Concord: A Tool That Automates the Construction of Record Linkage Systems by Christopher Dozier, Hugo Molina Salgado, Merine Thomas, Sriharsha Veeramachaneni, 2010.
From the webpage:
Concord is a system provided by Thomson Reuters R&D to enable the rapid creation of record resolution systems (RRS). Concord allows software developers to interactively configure a RRS by specifying match feature functions, master record retrieval blocking functions, and unsupervised machine learning methods tuned to a specific resolution problem. Based on a developer’s configuration process, the Concord system creates a Java based RRS that generates training data, learns a matching model and resolves record information contained in files of the same types used for training and configuration.
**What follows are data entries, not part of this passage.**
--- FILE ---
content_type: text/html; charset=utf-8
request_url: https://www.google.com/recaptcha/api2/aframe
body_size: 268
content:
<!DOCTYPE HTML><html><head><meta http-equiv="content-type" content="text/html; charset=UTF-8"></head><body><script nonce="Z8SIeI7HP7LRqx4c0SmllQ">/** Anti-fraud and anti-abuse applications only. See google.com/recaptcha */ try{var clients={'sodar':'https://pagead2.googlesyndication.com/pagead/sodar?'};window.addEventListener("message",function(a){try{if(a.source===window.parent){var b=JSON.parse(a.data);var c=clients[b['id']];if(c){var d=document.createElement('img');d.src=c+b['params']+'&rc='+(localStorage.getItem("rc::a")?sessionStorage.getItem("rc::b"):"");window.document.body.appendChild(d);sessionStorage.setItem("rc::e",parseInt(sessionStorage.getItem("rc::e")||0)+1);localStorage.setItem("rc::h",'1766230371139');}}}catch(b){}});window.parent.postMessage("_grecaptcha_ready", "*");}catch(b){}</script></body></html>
A nice way to start off the week! Deeply interesting paper and a new name for record linkage.
Several features of Concord that merit your attention (among many):
A choice of basic comparison operations with the ability to extend seems like a good design to me. No sense overwhelming users with all the general comparison operators, to say nothing of the domain specific ones.
The blocking functions, which operate just as you suspect, narrows the potential set of records for matching down, is also appealing. Sometimes you may be better at saying what doesn’t match than what does. This gives you two bites at a successful match.
Surrogate learning, although I have located the paper cited on this subject and will be covering it in another post.
I have written to ThomsonReuters inquiring about availability of Concord, its ability to interchange mapping settings between instances of Concord or beyond. Will update when I hear back from them.